* **ASSIGNED TASK**: Rewrite the blog post from "Yeah, this is" through "WHAT I DID.", changing "addicting" to "habit-forming".

* **DOCUMENT EXCERPT**:
================
Yeah, this is why i think it sucks so bad. It’s hard to even put it in words. The most sophisticated of  words will never be able to put across what i am feeling now

I will continue the mom part next time

we could talk all day

July 16, 2011 § Leave a comment

And even all night. You should know how addicting this is 

YES I’M POSTING. GUESS WHAT I DID.

YOU’LL NEVER BE ABLE TO GUESS AHAHAHA

GUESS LAH.

GUESSSSSSSS

Okay i have decided not to reveal answer. You may comment to answer this qn and winner gets my armpit hair. (ok kidding)

Anw i shall talk abt ytd’s act luh. It was like the most mindblowing experience ever. Okay kidding. It was just damn tiring.
================
* **DATA TO EXAMINE**:
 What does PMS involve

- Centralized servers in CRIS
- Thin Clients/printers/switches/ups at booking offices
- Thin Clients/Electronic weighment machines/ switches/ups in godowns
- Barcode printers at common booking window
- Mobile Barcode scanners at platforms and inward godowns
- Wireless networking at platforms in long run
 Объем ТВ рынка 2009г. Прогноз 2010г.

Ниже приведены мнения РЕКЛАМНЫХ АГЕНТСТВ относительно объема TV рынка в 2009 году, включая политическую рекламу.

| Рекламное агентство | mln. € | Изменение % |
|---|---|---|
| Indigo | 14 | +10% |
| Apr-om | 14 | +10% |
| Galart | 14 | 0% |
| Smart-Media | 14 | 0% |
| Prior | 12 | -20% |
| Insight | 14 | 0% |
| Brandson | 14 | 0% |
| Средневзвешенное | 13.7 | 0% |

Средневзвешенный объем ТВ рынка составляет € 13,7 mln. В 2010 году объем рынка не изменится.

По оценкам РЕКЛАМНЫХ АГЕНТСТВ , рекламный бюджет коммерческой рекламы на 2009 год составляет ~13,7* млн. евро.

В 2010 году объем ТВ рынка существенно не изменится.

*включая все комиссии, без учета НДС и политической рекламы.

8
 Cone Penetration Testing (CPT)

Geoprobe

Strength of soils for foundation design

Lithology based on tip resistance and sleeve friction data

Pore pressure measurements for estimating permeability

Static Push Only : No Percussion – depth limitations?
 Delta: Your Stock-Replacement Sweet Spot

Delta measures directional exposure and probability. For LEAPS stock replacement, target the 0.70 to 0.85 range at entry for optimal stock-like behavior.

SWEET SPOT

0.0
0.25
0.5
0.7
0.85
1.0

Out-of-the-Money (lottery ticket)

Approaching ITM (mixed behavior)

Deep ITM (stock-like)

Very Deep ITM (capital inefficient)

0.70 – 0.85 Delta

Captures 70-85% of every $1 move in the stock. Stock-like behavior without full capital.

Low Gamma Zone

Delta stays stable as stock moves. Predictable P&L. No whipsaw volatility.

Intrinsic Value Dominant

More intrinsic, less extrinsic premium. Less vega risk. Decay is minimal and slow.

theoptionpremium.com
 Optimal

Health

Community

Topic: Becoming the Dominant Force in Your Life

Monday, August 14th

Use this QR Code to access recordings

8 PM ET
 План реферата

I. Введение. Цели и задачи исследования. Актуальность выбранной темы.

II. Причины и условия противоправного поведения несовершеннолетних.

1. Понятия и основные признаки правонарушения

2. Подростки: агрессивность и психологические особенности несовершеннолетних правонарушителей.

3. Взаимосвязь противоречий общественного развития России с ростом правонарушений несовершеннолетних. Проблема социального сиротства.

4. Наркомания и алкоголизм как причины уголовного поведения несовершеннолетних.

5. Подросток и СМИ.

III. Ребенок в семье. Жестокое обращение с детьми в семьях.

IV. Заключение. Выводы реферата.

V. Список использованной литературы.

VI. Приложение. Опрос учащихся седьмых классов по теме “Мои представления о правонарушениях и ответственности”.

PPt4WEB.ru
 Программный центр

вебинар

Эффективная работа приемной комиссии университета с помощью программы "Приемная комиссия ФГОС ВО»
================
* **ANSWER SPACE**:
Yeah, this is why i think it sucks so bad. It’s hard to even put it in words. The most sophisticated of  words will never be able to put across what i am feeling now

I will continue the mom part next time

we could talk all day

July 16, 2011 § Leave a comment

And even all night. You should know how habit-forming this is 

YES I’M POSTING. GUESS WHAT I DID.